== What is being asked ==
Retype the material that follows, keeping every word as it is.
---------------
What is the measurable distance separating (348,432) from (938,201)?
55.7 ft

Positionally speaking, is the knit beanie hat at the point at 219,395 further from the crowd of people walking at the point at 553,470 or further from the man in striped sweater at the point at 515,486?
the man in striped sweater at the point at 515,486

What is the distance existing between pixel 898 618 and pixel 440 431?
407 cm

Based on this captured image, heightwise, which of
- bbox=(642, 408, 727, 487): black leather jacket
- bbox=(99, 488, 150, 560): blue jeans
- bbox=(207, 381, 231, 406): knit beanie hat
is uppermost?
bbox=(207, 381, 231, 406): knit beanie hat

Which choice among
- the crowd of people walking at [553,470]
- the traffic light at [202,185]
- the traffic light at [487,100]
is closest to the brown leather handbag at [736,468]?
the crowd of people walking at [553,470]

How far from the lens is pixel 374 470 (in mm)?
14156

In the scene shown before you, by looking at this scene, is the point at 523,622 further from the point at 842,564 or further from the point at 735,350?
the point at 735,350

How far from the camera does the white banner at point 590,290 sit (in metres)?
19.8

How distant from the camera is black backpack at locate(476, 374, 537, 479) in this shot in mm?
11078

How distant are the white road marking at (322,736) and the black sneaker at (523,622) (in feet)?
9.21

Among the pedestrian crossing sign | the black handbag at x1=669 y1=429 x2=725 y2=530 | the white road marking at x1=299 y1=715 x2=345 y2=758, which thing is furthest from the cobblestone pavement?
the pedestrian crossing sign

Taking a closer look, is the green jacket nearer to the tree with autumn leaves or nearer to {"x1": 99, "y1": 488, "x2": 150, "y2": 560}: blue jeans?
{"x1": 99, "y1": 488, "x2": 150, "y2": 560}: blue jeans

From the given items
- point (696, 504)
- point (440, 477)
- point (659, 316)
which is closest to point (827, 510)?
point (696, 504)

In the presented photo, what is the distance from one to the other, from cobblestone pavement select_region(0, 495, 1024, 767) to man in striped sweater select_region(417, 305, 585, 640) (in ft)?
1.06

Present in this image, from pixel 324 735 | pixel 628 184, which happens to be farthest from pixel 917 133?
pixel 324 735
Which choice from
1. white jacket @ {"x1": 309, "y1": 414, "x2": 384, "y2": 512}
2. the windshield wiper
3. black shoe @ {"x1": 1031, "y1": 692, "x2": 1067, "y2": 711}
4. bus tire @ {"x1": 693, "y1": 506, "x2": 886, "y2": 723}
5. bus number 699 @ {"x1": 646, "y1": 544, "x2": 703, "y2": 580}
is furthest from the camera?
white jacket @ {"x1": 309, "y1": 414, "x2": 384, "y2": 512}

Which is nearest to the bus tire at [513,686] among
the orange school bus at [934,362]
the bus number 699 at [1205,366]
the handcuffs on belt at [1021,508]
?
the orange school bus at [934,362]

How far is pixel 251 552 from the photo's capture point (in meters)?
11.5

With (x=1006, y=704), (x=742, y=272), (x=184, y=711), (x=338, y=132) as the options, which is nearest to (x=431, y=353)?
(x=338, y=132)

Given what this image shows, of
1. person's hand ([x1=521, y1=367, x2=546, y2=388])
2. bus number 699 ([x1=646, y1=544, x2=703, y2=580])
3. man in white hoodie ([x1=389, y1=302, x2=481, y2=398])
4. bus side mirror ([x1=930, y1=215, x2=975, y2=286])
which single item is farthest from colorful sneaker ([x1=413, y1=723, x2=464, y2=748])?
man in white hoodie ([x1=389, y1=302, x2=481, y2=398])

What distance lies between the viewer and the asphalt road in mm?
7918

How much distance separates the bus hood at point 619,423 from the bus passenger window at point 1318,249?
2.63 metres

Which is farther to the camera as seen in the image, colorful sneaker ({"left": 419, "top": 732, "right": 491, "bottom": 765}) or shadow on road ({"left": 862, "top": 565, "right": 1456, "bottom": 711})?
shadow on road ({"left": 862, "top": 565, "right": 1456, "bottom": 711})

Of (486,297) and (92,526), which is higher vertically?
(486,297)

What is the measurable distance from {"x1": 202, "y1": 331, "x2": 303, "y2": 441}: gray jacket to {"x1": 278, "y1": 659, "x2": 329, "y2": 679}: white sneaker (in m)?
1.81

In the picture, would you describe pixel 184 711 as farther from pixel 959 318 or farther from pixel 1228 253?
---------------
== Output for this exercise ==
What is the measurable distance separating (348,432) from (938,201)?
55.7 ft

Positionally speaking, is the knit beanie hat at the point at 219,395 further from the crowd of people walking at the point at 553,470 or further from the man in striped sweater at the point at 515,486?
the man in striped sweater at the point at 515,486

What is the distance existing between pixel 898 618 and pixel 440 431?
407 cm

Based on this captured image, heightwise, which of
- bbox=(642, 408, 727, 487): black leather jacket
- bbox=(99, 488, 150, 560): blue jeans
- bbox=(207, 381, 231, 406): knit beanie hat
is uppermost?
bbox=(207, 381, 231, 406): knit beanie hat

Which choice among
- the crowd of people walking at [553,470]
- the traffic light at [202,185]
- the traffic light at [487,100]
is closest to the brown leather handbag at [736,468]?
the crowd of people walking at [553,470]

How far from the lens is pixel 374 470 (in mm)?
14156

In the scene shown before you, by looking at this scene, is the point at 523,622 further from the point at 842,564 or further from the point at 735,350?
the point at 735,350

How far from the camera does the white banner at point 590,290 sit (in metres)?
19.8

How distant from the camera is black backpack at locate(476, 374, 537, 479) in this shot in mm?
11078

How distant are the white road marking at (322,736) and the black sneaker at (523,622) (in feet)?
9.21

Among the pedestrian crossing sign | the black handbag at x1=669 y1=429 x2=725 y2=530 | the white road marking at x1=299 y1=715 x2=345 y2=758, which thing is furthest from the cobblestone pavement?
the pedestrian crossing sign

Taking a closer look, is the green jacket nearer to the tree with autumn leaves or nearer to {"x1": 99, "y1": 488, "x2": 150, "y2": 560}: blue jeans?
{"x1": 99, "y1": 488, "x2": 150, "y2": 560}: blue jeans

From the given items
- point (696, 504)
- point (440, 477)
- point (659, 316)
which is closest to point (827, 510)?
point (696, 504)

In the presented photo, what is the distance from one to the other, from cobblestone pavement select_region(0, 495, 1024, 767) to man in striped sweater select_region(417, 305, 585, 640) (in ft)?
1.06

Present in this image, from pixel 324 735 | pixel 628 184, which happens to be farthest from pixel 917 133?
pixel 324 735
Which choice from
1. white jacket @ {"x1": 309, "y1": 414, "x2": 384, "y2": 512}
2. the windshield wiper
3. black shoe @ {"x1": 1031, "y1": 692, "x2": 1067, "y2": 711}
4. bus tire @ {"x1": 693, "y1": 506, "x2": 886, "y2": 723}
5. bus number 699 @ {"x1": 646, "y1": 544, "x2": 703, "y2": 580}
is furthest from the camera?
white jacket @ {"x1": 309, "y1": 414, "x2": 384, "y2": 512}

Which is nearest to the bus tire at [513,686] among
the orange school bus at [934,362]
the bus number 699 at [1205,366]
the handcuffs on belt at [1021,508]
?
the orange school bus at [934,362]

How far is pixel 251 552 from the photo's capture point (in meters)?
11.5

With (x=1006, y=704), (x=742, y=272), (x=184, y=711), (x=338, y=132) as the options, which is nearest to (x=431, y=353)?
(x=338, y=132)

Given what this image shows, of
1. person's hand ([x1=521, y1=367, x2=546, y2=388])
2. bus number 699 ([x1=646, y1=544, x2=703, y2=580])
3. man in white hoodie ([x1=389, y1=302, x2=481, y2=398])
4. bus side mirror ([x1=930, y1=215, x2=975, y2=286])
which single item is farthest from colorful sneaker ([x1=413, y1=723, x2=464, y2=748])?
man in white hoodie ([x1=389, y1=302, x2=481, y2=398])

What distance lies between the viewer and the asphalt road in mm?
7918

How much distance separates the bus hood at point 619,423 from the bus passenger window at point 1318,249?
2.63 metres

Which is farther to the camera as seen in the image, colorful sneaker ({"left": 419, "top": 732, "right": 491, "bottom": 765}) or shadow on road ({"left": 862, "top": 565, "right": 1456, "bottom": 711})?
shadow on road ({"left": 862, "top": 565, "right": 1456, "bottom": 711})

Of (486,297) and (92,526), which is higher vertically?
(486,297)

What is the measurable distance from {"x1": 202, "y1": 331, "x2": 303, "y2": 441}: gray jacket to {"x1": 278, "y1": 659, "x2": 329, "y2": 679}: white sneaker (in m)?
1.81

In the picture, would you describe pixel 184 711 as farther from pixel 959 318 or farther from pixel 1228 253?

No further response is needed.